The packages are, well, evolving. The most recent test generators apply genetic algorithms to initial seed data and continually improve upon it.

And the latest, XMLMate, helps to automate and improve the seeding process. In a paper prepared for this June's International Symposium on Software Testing and Analysis (ISSTA 2014), Zeller, Nikolas Havrikov, and Matthias Hoeschele describe “search-based” input-set generation: the test-generation software combs through XML schemas (the files that define how objects are to be categorized and treated) and sample test-input files gathered from all over. These are processed into a number of input packages of validly formed data.

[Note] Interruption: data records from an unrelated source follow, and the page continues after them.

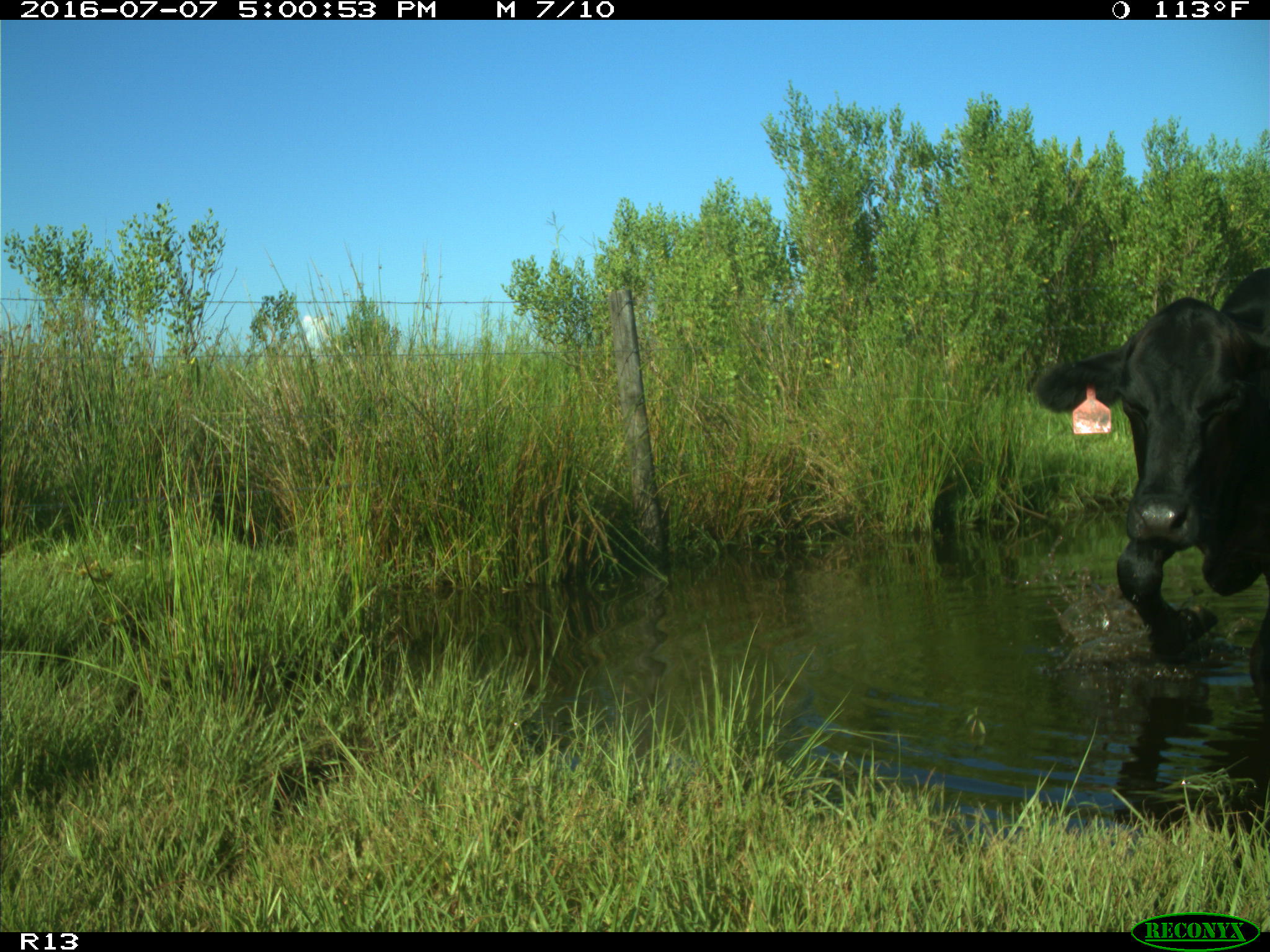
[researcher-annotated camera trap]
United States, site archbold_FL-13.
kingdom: Animalia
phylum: Chordata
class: Mammalia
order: Artiodactyla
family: Bovidae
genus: Bos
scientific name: Bos taurus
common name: domestic cow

These packages are the “chromosomes” on which a genetic algorithm forces evolution. XMLMate swaps, recombines, substitutes, and just generally mutates the input-package data—following the rules of the schema, of course. Then it pumps input package after input package through the “subject”—the program being tested. XMLMate tracks the results and scores each input-package’s relative “fitness.” The fittest test inputs activate more lines of the evaluation program’s code…and provoke the greatest number of errors. The unfit data sets—the dull ones that don’t stray off the beaten path and don’t cause any trouble—lose the evolutionary struggle and are flushed from the gene pool. The trouble-making elite are saved for another round of evolution and reaping.

The Saarland researchers tested XMLMate on six XML-processing programs: Rome, a library for processing RSS and Atom syndication feeds; JEuclid, a library for rendering and converting MathML;  Freedots, which renders MusicXML musical notation into Braille and MIDI audio; Apache Batikand SVG Salamander, libraries for modifying, converting, and rendering Scalable Vector Graphics; SVG Image, a “simple” Java SVG rendering app; and FlyingSaucer, an XHTML-and-SVG rendering library

At this point, automated approaches haven’t achieved complete coverage of every line of the subject’s code. Indeed, coverage ranged from a few percent to just under half. The tests did find, however, that search-based test generation consistently increases coverage by anywhere from 10 percent to (in the extreme case of Freedots) more than 900 percent over randomly generated test inputs. Or, as the paper puts it, “Evolving sample inputs achieve coverage that would not be reached by random seeds.”

Oddly, adding the genetic algorithm to the mix did not uniformly raise coverage per se. What evolving code did clearly do was increase the number of exception errors it could provoke (remember, exception generation factored into the fitness function). Overall, non-evolved, random-test-input packages generated 12 unique program exceptions in the six trial programs; tests that evolved from search-generated seeds turned up 28 errors. (Or, to put it another way, 16 fewer bugs for customers to find.)

Interestingly, the test program also turned up problems in programs that were not in the evaluation group:  They found “one small file” that shocked Firefox into consuming all available main memory and shutting down. Another input set crashed Opera. And some JEuclid test inputs crashed the Java 1.6 virtual machine on both Linux and Windows.

Right now, Zeller and his colleagues plan to make XMLMate available as open-source software…though it is also possible that TestFabrik, their WebMate partner, might commercialize the utility.